Изменить размер шрифта - +

Только не подумайте, что я жалуюсь. В самых разных подпольях моей долгой подпольной жизни я всегда ценил знакомство с пролетариями, с бойцами-рабочими. Думаю, теперь, по прошествии времени, могу сказать без иллюзий и без хвастовства, что и они ценили меня.

Из этой категории активистов, знакомства с которыми были мне интересны и полезны — общаясь с ними, я постигал таинства братской любви, — я исключаю руководителей испанской компартии. По крайней мере подавляющее большинство, за некоторыми очень редкими исключениями. Не потому, что они не были из рабочих. Они были пролетариями, и какими! Они кичились своим происхождением, которое, по их мнению, давало им право идеологической первой ночи и чувство собственной непогрешимости. Врожденная принадлежность к этому классу преобразилась в их сознании в идею, что только рабочие могут руководить социальным движением, в чувство онтологического превосходства над борцами-интеллектуалами. Не говоря уже о простых смертных.

Как бы то ни было, в испанской коммунистической организации Бухенвальда не хватало интеллектуалов. Так что совершенно невозможно было организовать какие-либо беседы или доклады. Мне оставалась только поэзия.

Поэтому я проводил долгие ночные часы — иногда и дневные, если в Arbeitsstatistik было не очень много работы, — записывая испанские стихи, какие мог вспомнить. В то время у меня была прекрасная память, я мог прочесть наизусть сколько угодно стихов самых разных поэтов, сонеты Гарсиласо или Кеведо, но особенно любил Лорку, Альберти, Мачадо и Мигеля Эрнандеса. И многих других.

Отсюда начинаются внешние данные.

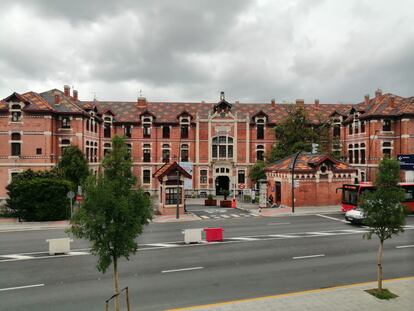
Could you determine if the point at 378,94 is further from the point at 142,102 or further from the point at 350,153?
the point at 142,102

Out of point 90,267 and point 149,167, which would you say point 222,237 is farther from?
point 149,167

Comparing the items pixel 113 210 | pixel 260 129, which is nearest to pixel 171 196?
pixel 260 129

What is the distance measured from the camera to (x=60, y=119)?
4047cm

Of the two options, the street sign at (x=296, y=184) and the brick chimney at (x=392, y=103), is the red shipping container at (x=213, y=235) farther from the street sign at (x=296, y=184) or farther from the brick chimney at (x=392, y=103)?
the brick chimney at (x=392, y=103)

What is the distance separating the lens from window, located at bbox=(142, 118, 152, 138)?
50194mm

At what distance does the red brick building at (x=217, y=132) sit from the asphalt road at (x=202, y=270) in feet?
81.5

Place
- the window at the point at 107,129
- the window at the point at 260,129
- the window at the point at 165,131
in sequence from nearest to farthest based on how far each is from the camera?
the window at the point at 107,129
the window at the point at 165,131
the window at the point at 260,129

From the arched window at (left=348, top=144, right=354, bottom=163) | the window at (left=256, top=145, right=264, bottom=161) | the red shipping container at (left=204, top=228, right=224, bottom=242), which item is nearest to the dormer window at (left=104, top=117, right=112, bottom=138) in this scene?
the window at (left=256, top=145, right=264, bottom=161)

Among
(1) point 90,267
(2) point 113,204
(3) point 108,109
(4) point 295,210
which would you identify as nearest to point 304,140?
(4) point 295,210

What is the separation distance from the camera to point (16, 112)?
38500 millimetres

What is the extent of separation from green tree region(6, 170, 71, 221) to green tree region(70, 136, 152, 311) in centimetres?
2051

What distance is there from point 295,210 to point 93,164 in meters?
25.9

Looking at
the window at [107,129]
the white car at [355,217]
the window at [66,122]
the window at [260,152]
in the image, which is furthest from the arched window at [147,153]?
the white car at [355,217]

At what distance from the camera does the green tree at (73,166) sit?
34.6 m
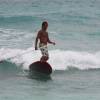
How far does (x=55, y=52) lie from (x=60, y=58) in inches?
39.0

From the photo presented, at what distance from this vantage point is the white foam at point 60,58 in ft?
59.3

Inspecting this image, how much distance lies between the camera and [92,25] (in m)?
28.3

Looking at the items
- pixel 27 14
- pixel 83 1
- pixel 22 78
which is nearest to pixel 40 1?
pixel 83 1

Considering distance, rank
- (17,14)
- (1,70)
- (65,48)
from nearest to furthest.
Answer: (1,70) → (65,48) → (17,14)

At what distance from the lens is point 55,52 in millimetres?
19844

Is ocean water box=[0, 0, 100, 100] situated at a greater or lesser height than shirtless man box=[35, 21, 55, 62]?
lesser

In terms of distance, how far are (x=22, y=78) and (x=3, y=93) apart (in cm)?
213

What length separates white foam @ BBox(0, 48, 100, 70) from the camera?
1808cm

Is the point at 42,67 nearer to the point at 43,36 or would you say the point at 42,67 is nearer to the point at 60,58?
the point at 43,36

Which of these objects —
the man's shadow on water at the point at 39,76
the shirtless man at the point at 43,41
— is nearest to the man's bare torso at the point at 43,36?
Answer: the shirtless man at the point at 43,41

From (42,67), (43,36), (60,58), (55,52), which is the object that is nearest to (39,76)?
(42,67)

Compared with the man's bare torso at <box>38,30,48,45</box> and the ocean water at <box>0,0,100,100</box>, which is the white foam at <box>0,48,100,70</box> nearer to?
the ocean water at <box>0,0,100,100</box>

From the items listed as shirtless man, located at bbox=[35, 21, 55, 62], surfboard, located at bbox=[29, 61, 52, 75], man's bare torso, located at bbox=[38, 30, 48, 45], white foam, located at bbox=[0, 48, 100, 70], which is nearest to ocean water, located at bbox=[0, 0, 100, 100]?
white foam, located at bbox=[0, 48, 100, 70]

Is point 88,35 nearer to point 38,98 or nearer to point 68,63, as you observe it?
point 68,63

На основе этих воссозданных, заново рожденных поэтических текстов, которые я читал своим товарищам и которые самые способные выучили наизусть, мы и создали два или три спектакля. Сейчас на очереди андалузский. Повторюсь — я не решаюсь сказать «фламенко», пуристы меня поймут.

Однако, несмотря на невозможность вставить туда canto hondo, благодаря текстам Лорки и нескольким народным песням, выцепленным из памяти тем или иным заключенным, нам удалось передать отчаяние и страх, вызываемые Гражданской гвардией у андалузских цыган и безземельных крестьян.

Ну вот, я вернулся в страну, в пейзажи, в слова моего детства.

— Веди себя как обычно в воскресенье, — насмешливо напутствовал меня Каминский. — Развлекайся со своим профессором и со своими мусульманами!

Я вышел из пятьдесят шестого блока, где угасал Морис Хальбвакс. В тот день — день моего еженедельного посещения — я попытался заинтересовать его или хотя бы отвлечь от медленного умирания, от смерти, напомнив ему его же эссе «Социальные рамки памяти», которое я читал года за два до этого, когда ходил на его семинар в Сорбонне.

Эта идея пришла мне в голову с утра, когда Каминский и Ньето прервали мой сон. Хотя, возможно, все было наоборот, и настойчивые удары кулака Каминского по стойке нар оформили разрозненные и разномастные образы-воспоминания в связный сон, где стучал молоток по крышке гроба (и я знал, что это заколачивают гроб моей матери, хотя в то же время внутренний голос во сне говорил мне, что это невозможно, что гроб матери заколотили без меня, что я при этом не присутствовал; к тому же это не могло происходить в океане, окружавшем меня во сне, прерванном ударами кулака Каминского, а не, как это было на самом деле, в нашей квартире на улице Альфонса XI в Мадриде). Может быть, это удары кулака Каминского по стойке нар одновременно породили и прервали сон, придали ему ту форму, в которой я его запомнил?

Так или иначе, еще до того, как Каминский приказал мне одеваться («надо поговорить»), я успел подумать, что надо бы позже спросить об этом Хальбвакса. Эти вопросы — сны, образы-воспоминания, язык, память — он рассматривал в начале своей книги.

Но в тот день Морис Хальбвакс даже не слышал моих вопросов — разговора не получилось.